▶ _Exercice écrit 1_: Sélectionnez toutes les lignes des enregistrements qui contiennent le mot « point », puis recopiez-les.

********************

La demanderesse invoque, à l'appui de son pourvoi, trois moyens de cassation.
Le dossier a été communiqué au procureur général.
Sur le rapport de M. Waguette, conseiller, les observations de la SCP Ricard, Bendel-Vasseur, Ghnassia, avocat de la société Affichage CLG, de la SAS Boulloche, Colin, Stoclet et Associés, avocat de M. [J] et de la société VU 360, de la SCP Françoise Fabiani - François Pinatel , avocat de la Société réunionnaise d'affichage, et l'avis de M. Adida-Canac, avocat général, après débats en l'audience publique du 12 mars 2025 où étaient présents Mme Martinel, président, M. Waguette, conseiller rapporteur, Mme Durin-Karsenty, conseiller doyen, et Mme Thomas, greffier de chambre,
la deuxième chambre civile de la Cour de cassation, composée des président et conseillers précités, après en avoir délibéré conformément à la loi, a rendu le présent arrêt.
Faits et procédure
1. Selon l'arrêt attaqué (Saint-Denis de la Réunion, 10 novembre 2021), la société Affichage CLG, suspectant des actes de concurrence déloyale et de détournement de clientèle de la part d'un de ses anciens salariés, M. [J], au profit, notamment, de la société VU 360 et de la Société réunionnaise d'affichage (la société SRA), a saisi de deux requêtes similaires le président d'un tribunal judiciaire et celui d'un tribunal mixte de commerce, sur le fondement de l'article 145 du code de procédure civile, aux fins de voir ordonner diverses mesures d'instruction au siège des deux sociétés.
2. Les requêtes de la société Affichage CLG ayant été accueillies, M. [J] et les sociétés VU 360 et SRA l'ont assignée devant le juge des référés d'un tribunal judiciaire et celui d'un tribunal mixte de commerce puis ont relevé appel des décisions les ayant déboutés de leur demande de rétractation des ordonnances sur requête.
Examen des moyens
Sur les premier et deuxième moyens
3. En application de l'article 1014, alinéa 2, du code de procédure civile, il n'y a pas lieu de statuer par une décision spécialement motivée sur ces moyens qui ne sont manifestement pas de nature à entraîner la cassation.

********************

▶ _Exercice écrit 2_: Traduisez en anglais cette phrase de l'arrêt : « Le dossier a été communiqué au procureur général. »

▶ _Données fournies_:
********************

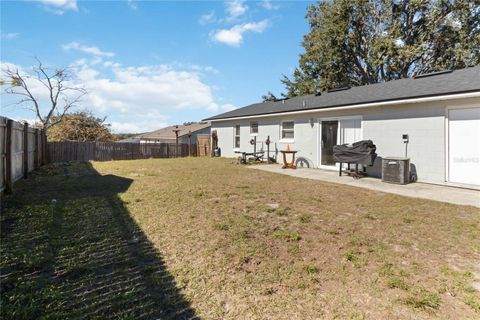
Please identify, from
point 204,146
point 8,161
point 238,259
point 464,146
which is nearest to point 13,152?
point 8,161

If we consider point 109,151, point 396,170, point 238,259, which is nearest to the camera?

********************

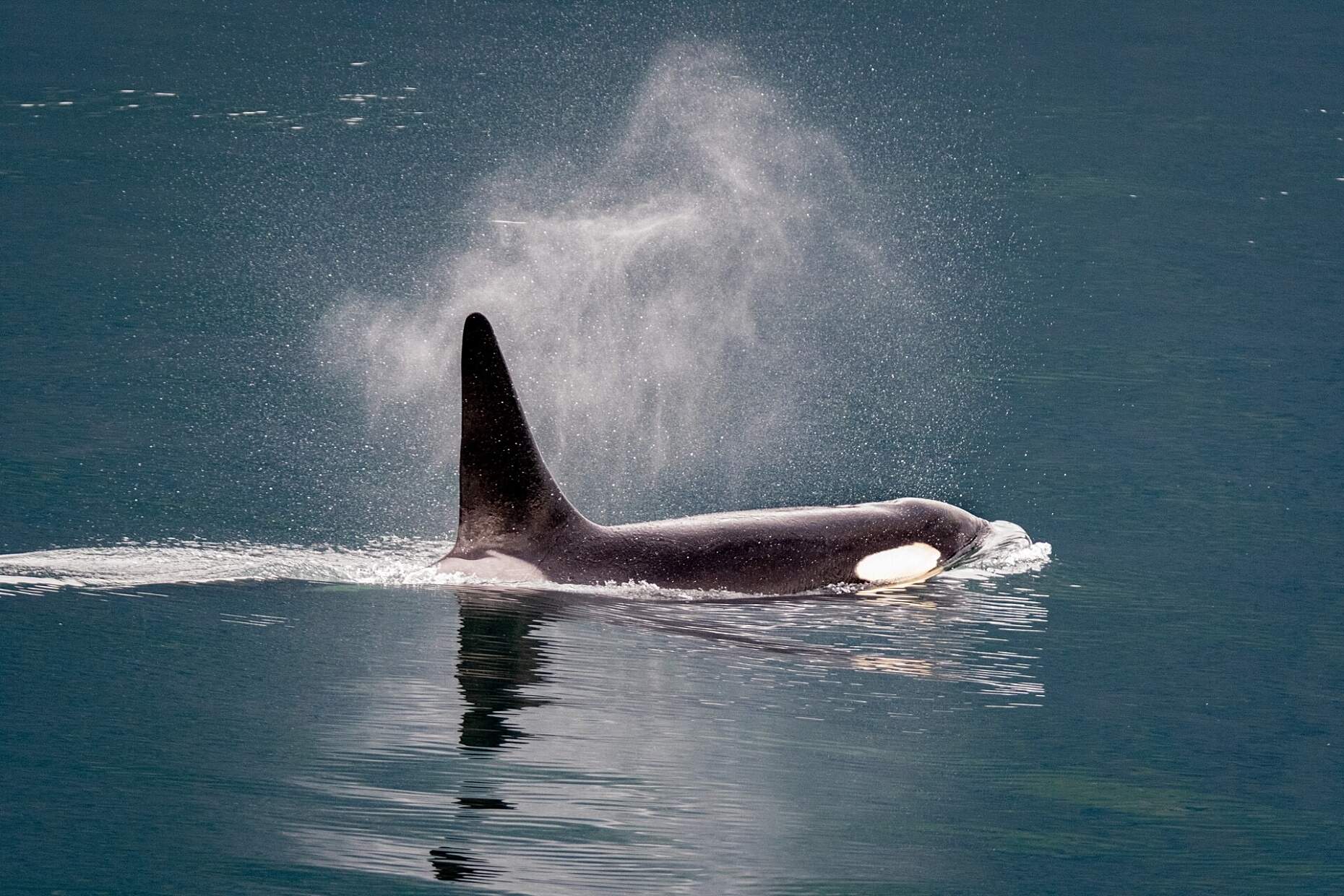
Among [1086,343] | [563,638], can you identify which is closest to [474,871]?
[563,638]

********************

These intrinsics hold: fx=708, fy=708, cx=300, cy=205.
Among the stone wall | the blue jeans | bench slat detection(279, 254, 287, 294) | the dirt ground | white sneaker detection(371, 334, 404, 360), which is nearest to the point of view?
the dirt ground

********************

▶ _Résultat final 1_:
point 204,146
point 8,161
point 238,259
point 464,146
which is nearest to point 13,152?
point 8,161
If we consider point 109,151, point 396,170, point 238,259, which is nearest to the camera?
Among the stone wall | the blue jeans | bench slat detection(279, 254, 287, 294) | the dirt ground | white sneaker detection(371, 334, 404, 360), which is nearest to the point of view?

▶ _Résultat final 2_: The file was communicated to the Prosecutor General.